● **AANGELEVERDE TEKST**
------------------------------------------------------------------------

Vragen van de leden Leijten en Jasper vanDijk (beiden SP) aan de Ministers van Sociale Zaken en Werkgelegenheid en van Financiën over de arbeidsinkomensquote (ingezonden 31 augustus 2017).

Vraag 1

Wat is uw verklaring voor het feit dat de arbeidsinkomensquote niet is gestegen ondanks de dalende werkloosheid?1

Vraag 2

Kunt u verklaren waarom de omvang van het onbenut arbeidsaanbod nog steeds aanzienlijk is? Welke conclusies verbindt u daaraan, ook met het oog op de achterblijvende loonontwikkeling?

Vraag 3

Erkent u dat het grote aandeel van flexibele arbeid leidt tot enerzijds het laag houden van de lonen en anderzijds een gebrek aan positie van de werknemers om hogere lonen af te dwingen? Kunt u uw antwoord toelichten?

Vraag 4

Op welke wijze gaat u ervoor zorgen dat dat de ruim 1 miljoen mensen die (meer) aan het werk willen ook daadwerkelijk een eerlijke en eerlijk betaalde baan vinden? Welke rol ziet u daarbij weggelegd voor de overheid?

------------------------------------------------------------------------

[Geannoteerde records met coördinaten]

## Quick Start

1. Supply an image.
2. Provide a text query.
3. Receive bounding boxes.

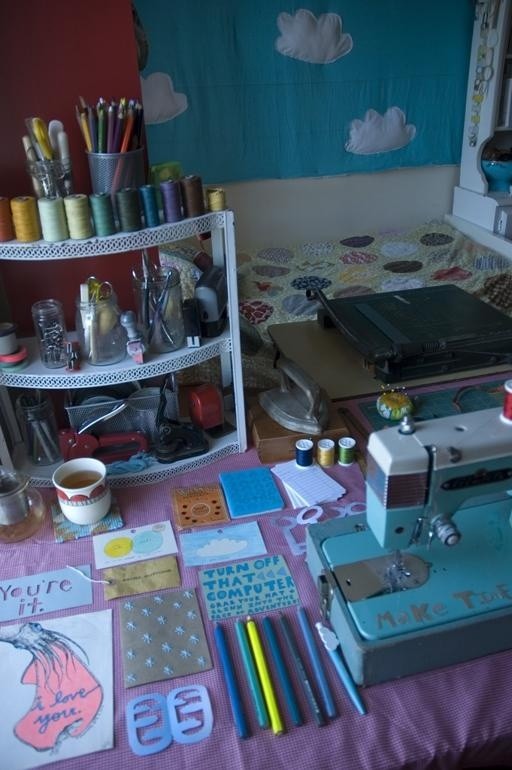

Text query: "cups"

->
[52,457,111,527]
[0,464,34,529]
[30,296,71,370]
[73,290,127,367]
[131,266,184,354]
[27,154,77,201]
[15,394,61,468]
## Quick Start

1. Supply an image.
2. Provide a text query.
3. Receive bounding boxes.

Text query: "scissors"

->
[85,276,114,359]
[131,262,175,346]
[20,395,36,418]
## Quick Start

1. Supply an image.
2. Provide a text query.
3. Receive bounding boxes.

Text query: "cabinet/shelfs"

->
[0,208,249,492]
[441,0,511,262]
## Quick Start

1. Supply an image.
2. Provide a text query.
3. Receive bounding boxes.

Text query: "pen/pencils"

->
[75,95,144,202]
[27,389,60,466]
[212,607,364,739]
[141,253,151,330]
[22,117,72,199]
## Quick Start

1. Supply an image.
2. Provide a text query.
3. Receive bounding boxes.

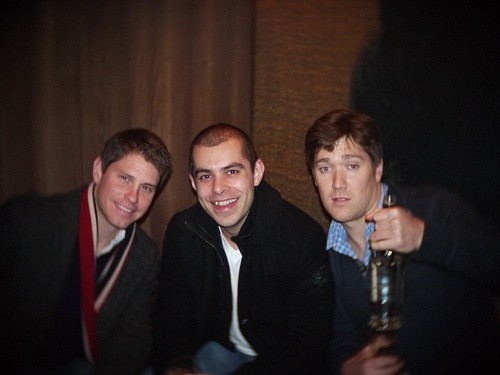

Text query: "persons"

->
[153,121,336,375]
[305,109,500,375]
[0,127,172,375]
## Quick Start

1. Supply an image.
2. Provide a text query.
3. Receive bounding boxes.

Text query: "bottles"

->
[369,194,407,332]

------------------------------------------------------------------------

● **OPDRACHTEN**
[A] Neem uit de aangeleverde tekst woordelijk het gedeelte over dat begint bij "Kunt u verklaren" en eindigt bij "uw antwoord toelichten?".
[B] Geef bij elke bewering aan of die overeenkomt met de aangeleverde tekst. Antwoord steeds met ja of nee en citeer de woorden uit de tekst die de doorslag geven.
(i) De vragen zijn ingezonden op 31 augustus 2017.
(ii) De vragen zijn alleen gericht aan de Minister van Financiën.
(iii) Volgens vraag 1 is de arbeidsinkomensquote gestegen.
[C] Vertaal deze zin uit de aangeleverde tekst in het Engels: "Kunt u verklaren waarom de omvang van het onbenut arbeidsaanbod nog steeds aanzienlijk is?"

● **ANTWOORDEN OP VOLGORDE**
[A]
Kunt u verklaren waarom de omvang van het onbenut arbeidsaanbod nog steeds aanzienlijk is? Welke conclusies verbindt u daaraan, ook met het oog op de achterblijvende loonontwikkeling?

Vraag 3

Erkent u dat het grote aandeel van flexibele arbeid leidt tot enerzijds het laag houden van de lonen en anderzijds een gebrek aan positie van de werknemers om hogere lonen af te dwingen? Kunt u uw antwoord toelichten?

[B]
(i) Ja: "ingezonden 31 augustus 2017"
(ii) Nee: "aan de Ministers van Sociale Zaken en Werkgelegenheid en van Financiën"
(iii) Nee: "de arbeidsinkomensquote niet is gestegen ondanks de dalende werkloosheid"

[C] Can you explain why the size of the unused labor supply is still considerable?